**Stated exercise 1:**
Translate this sentence from the Dell Publishing article into Spanish: "Their line of humor magazines included 1000 Jokes, launched in 1938."

**Document extract:**
>> start

Dell Publishing
- Parent company: Random House
- Founded: 1921; 105 years ago
- Founder: George T. Delacorte Jr.
- Defunct: 1976
- Country of origin: United States
- Headquarters location: New York City
- Publication types: Books
- Imprints: Dial, Delacorte, Laurel Leaf, Yearling
- Official website: dellbookpublishing.com

= Dell Publishing =

American publisher

Dell Publishing Company, Inc. is an American publisher of books, magazines and comic books, that was founded in 1921 by George T. Delacorte Jr. with $10,000, two employees and one magazine title, I Confess, and soon began turning out dozens of pulp magazines, which included penny-a-word detective stories, articles about films, and romance books (or "smoochies" as they were known in the slang of the day).

During the 1920s, 1930s and 1940s, Dell was one of the largest publishers of magazines, including pulp magazines. Their line of humor magazines included 1000 Jokes, launched in 1938. From 1929 to 1974, they published comics under the Dell Comics line, the bulk of which (1938–62) was done in partnership with Western Publishing. In 1943, Dell entered into paperback book publishing with Dell Paperbacks. They also used the book imprints of Dial Press, Delacorte Books, Delacorte Press, Yearling Books, and Laurel Leaf Library.

>> end

**Stated exercise 2:**
Please return, unchanged, the lines of the records below from the line containing "In the picture" through the end of the records, both ends included.

**Input records:**
>> start

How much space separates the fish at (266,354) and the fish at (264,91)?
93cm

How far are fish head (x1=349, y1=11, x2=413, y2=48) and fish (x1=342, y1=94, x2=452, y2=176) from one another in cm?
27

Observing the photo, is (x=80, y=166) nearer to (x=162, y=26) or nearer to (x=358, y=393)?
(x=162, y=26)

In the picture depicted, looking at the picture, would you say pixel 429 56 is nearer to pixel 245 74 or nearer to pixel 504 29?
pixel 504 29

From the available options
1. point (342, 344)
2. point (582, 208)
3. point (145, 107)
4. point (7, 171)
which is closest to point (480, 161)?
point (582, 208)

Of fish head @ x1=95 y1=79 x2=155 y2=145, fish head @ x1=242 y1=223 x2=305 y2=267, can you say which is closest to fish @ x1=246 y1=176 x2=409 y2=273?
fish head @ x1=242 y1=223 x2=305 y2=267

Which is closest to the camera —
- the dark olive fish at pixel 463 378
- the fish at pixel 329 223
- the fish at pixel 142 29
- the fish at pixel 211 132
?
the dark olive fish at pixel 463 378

>> end

**Task answer 1:**
Su línea de revistas de humor incluía 1000 Jokes, lanzada en 1938.

**Task answer 2:**
In the picture depicted, looking at the picture, would you say pixel 429 56 is nearer to pixel 245 74 or nearer to pixel 504 29?
pixel 504 29

From the available options
1. point (342, 344)
2. point (582, 208)
3. point (145, 107)
4. point (7, 171)
which is closest to point (480, 161)?
point (582, 208)

Of fish head @ x1=95 y1=79 x2=155 y2=145, fish head @ x1=242 y1=223 x2=305 y2=267, can you say which is closest to fish @ x1=246 y1=176 x2=409 y2=273?
fish head @ x1=242 y1=223 x2=305 y2=267

Which is closest to the camera —
- the dark olive fish at pixel 463 378
- the fish at pixel 329 223
- the fish at pixel 142 29
- the fish at pixel 211 132
?
the dark olive fish at pixel 463 378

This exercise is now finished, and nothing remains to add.